Provide only the number of lines in the records below that include "United".

Collected data ▸
◇ ◇ ◇ ◇ ◇ ◇ ◇

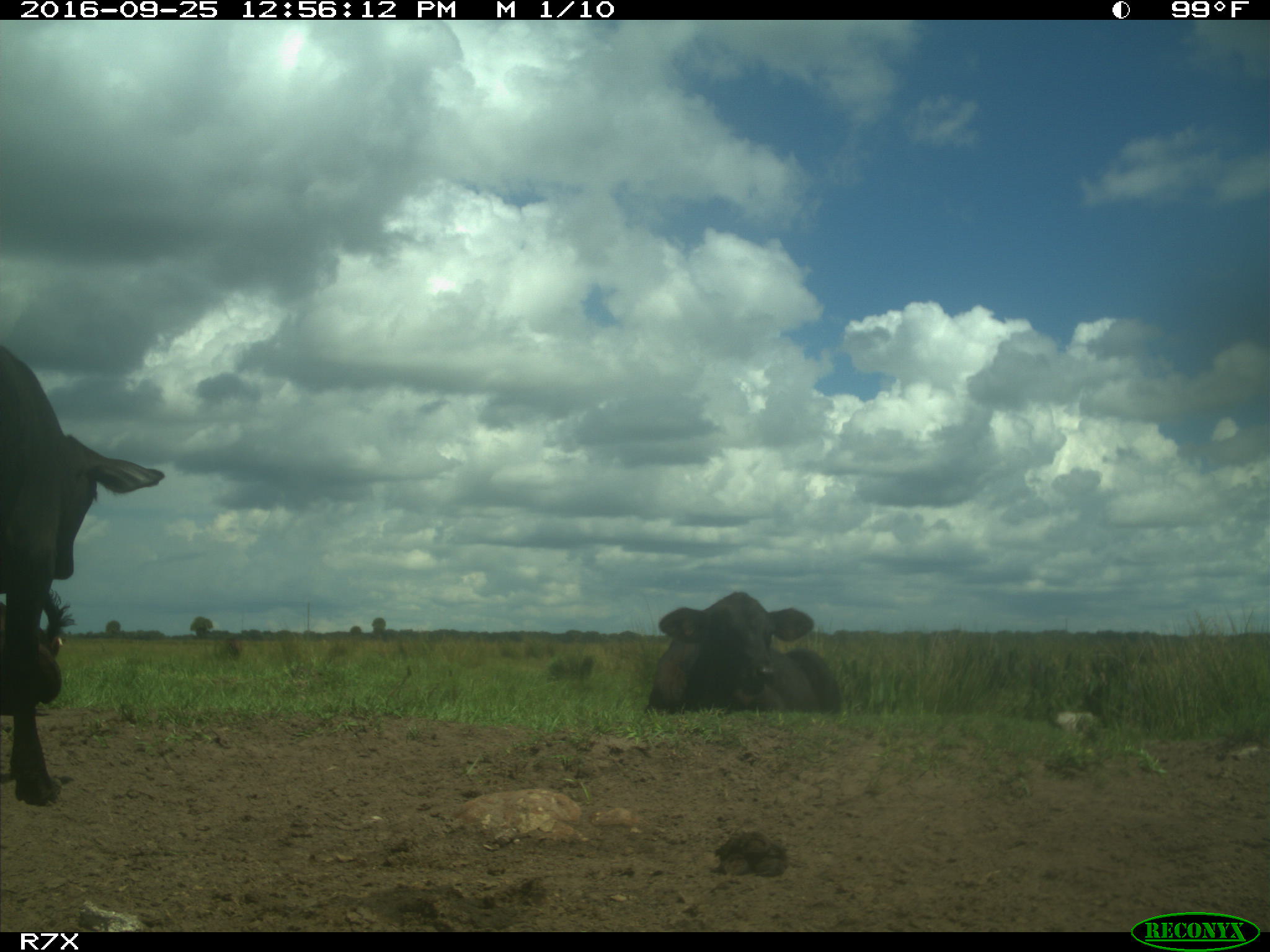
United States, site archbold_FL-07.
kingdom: Animalia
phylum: Chordata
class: Mammalia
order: Artiodactyla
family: Bovidae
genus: Bos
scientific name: Bos taurus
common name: domestic cow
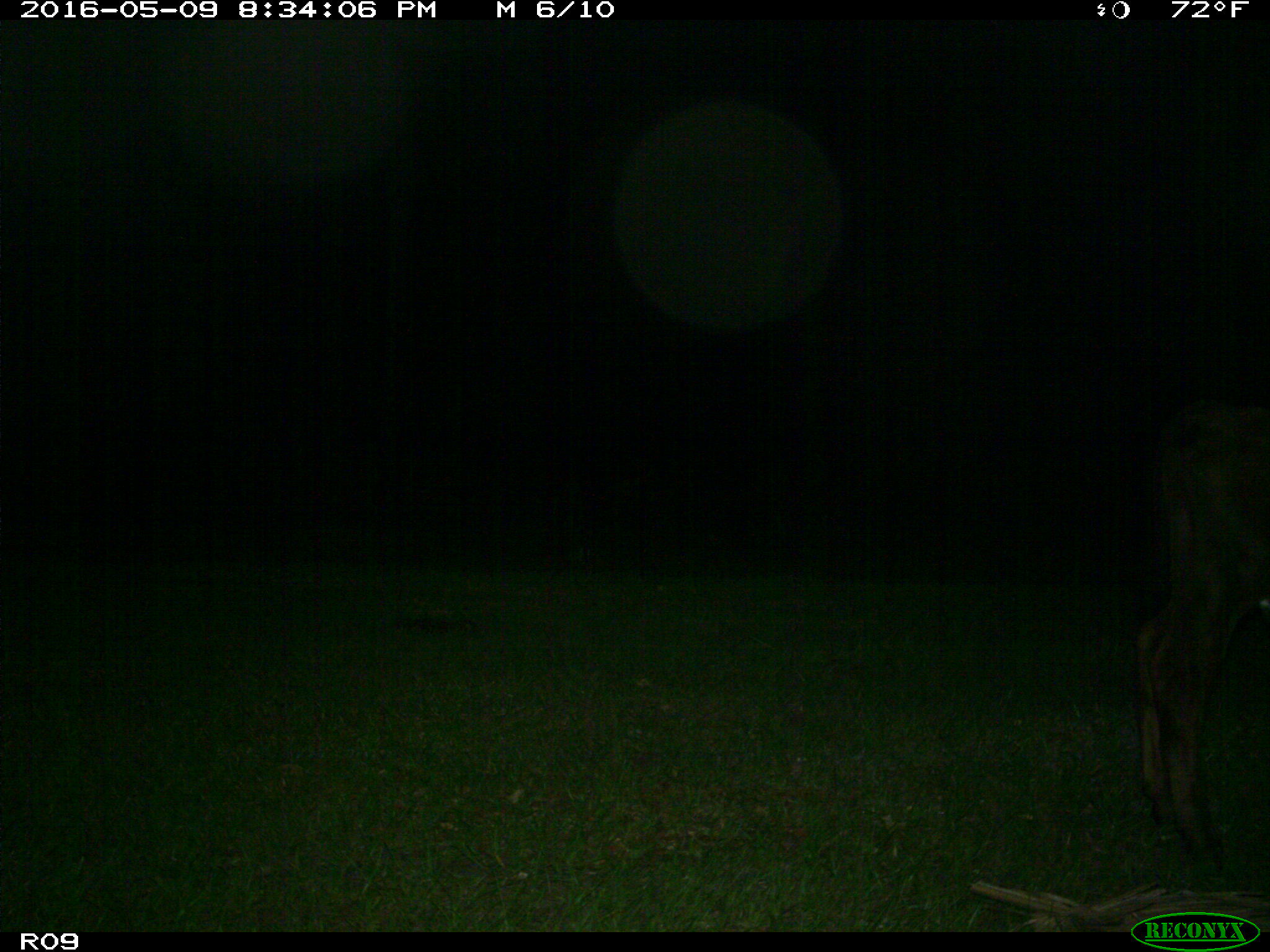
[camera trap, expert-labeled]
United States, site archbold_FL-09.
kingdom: Animalia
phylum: Chordata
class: Mammalia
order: Artiodactyla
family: Bovidae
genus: Bos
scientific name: Bos taurus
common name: domestic cow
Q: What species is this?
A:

◇ ◇ ◇ ◇ ◇ ◇ ◇

TASK ANSWER ▸ 2